We propose a framework that leverages supervised feature learning and classification based on a graph-based learning approach with attention mechanism for cancer subtyping. More specifically, we train graph convolutional network models on each omics dataset to extract latent representations, which are then concatenated to form a comprehensive multi-omics feature embedding. We further develop sample fusion network based on the omics-specific graphs, incorporating the derived features and feeding them into a graph attention model for subtype classification. This two-stage multi-omics framework is applied to eight cancer types, with performance evaluated in terms of test accuracy, training time, macro-averaged precision, recall, and F-score. Experimental results show that the proposed method outperforms state-of-the-art approaches across various cancer types. Additionally, we provide empirical evidence supporting the hypothesis that retaining a limited number of high-confidence edges and utilizing enriched embeddings from intermediate graph neural network layers can improve predictive performance.

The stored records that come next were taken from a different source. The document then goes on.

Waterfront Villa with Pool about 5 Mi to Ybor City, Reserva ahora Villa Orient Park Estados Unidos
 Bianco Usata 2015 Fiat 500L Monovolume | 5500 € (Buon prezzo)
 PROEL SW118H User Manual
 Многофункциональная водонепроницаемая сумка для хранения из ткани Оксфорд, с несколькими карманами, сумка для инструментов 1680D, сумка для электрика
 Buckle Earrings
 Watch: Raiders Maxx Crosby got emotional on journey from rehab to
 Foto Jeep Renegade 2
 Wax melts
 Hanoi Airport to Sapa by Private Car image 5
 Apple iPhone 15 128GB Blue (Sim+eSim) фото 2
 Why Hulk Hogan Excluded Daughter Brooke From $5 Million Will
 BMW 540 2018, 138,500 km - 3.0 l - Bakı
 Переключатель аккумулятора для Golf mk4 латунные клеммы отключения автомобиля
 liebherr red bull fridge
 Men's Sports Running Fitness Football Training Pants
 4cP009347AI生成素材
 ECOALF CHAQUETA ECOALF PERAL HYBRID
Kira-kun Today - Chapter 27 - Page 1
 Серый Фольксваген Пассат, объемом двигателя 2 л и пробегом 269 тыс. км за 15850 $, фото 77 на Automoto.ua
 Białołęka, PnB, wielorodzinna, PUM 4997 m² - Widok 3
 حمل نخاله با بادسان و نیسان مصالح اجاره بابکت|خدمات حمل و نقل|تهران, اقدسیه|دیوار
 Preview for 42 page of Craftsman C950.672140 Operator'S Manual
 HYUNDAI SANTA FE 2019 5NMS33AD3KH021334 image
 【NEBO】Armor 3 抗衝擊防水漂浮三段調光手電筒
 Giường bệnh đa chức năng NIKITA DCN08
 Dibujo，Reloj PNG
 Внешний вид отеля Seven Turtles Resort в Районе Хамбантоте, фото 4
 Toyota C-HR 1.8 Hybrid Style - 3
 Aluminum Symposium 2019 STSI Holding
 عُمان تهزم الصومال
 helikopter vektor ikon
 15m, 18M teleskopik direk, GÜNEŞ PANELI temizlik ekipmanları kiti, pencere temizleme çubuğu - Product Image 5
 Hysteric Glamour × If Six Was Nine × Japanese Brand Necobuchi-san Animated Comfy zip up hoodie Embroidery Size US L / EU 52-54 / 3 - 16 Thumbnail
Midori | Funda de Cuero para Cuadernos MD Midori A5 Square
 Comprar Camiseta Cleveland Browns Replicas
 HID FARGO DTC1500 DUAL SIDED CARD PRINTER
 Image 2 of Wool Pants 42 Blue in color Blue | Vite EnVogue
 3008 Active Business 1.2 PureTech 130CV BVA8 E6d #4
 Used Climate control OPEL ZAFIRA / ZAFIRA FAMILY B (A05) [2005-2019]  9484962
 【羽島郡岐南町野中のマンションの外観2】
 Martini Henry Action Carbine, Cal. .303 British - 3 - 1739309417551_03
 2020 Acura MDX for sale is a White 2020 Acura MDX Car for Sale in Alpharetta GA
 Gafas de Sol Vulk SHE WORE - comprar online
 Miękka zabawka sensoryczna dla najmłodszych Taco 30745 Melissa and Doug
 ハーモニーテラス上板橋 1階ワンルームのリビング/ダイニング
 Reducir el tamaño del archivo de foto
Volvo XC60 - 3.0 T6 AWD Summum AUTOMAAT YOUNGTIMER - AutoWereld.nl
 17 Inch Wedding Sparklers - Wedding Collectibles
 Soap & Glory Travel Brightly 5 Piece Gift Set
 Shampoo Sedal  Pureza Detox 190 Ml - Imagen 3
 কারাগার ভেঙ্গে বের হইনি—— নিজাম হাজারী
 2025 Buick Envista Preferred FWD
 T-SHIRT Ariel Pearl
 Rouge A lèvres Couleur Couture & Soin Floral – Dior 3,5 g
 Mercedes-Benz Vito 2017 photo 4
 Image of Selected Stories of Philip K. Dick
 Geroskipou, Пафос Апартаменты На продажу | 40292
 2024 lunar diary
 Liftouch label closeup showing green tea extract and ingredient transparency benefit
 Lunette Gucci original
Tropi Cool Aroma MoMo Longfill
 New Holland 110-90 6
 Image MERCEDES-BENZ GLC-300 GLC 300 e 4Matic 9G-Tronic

Data and the code are available at https://github.com/YD-00/MO-GCAN-Updated.git.
癌症亚型在疾病进展、预后和治疗中起着关键作用,因此对其进行检测对于精准医疗至关重要。研究表明,在癌症亚型分类任务中,多组学整合优于单组学方法。然而,由于多组学数据的高维度性,许多现有研究要么未能捕捉到真实标签与所学特征之间的相关性,要么缺乏对复杂生物学表征进行建模的足够能力。这些限制阻碍了充分利用多组学数据集中丰富且互补信息的潜力。
我们提出了一个基于带有注意力机制的图学习方法的框架,用于癌症亚型分类,该框架利用监督特征学习和分类。具体而言,我们在每个组学数据集上训练图卷积网络模型以提取潜在表征,然后将这些表征连接起来形成一个综合的多组学特征嵌入。我们进一步基于特定组学的图开发样本融合网络,纳入派生特征并将其输入到图注意力模型中进行亚型分类。这个两阶段的多组学框架应用于八种癌症类型,并根据测试准确率、训练时间、宏平均精度、召回率和F值来评估性能。实验结果表明,所提出的方法在各种癌症类型上均优于现有方法。此外,我们提供了实证证据支持以下假设:保留有限数量的高置信度边并利用中间图神经网络层的丰富嵌入可以提高预测性能。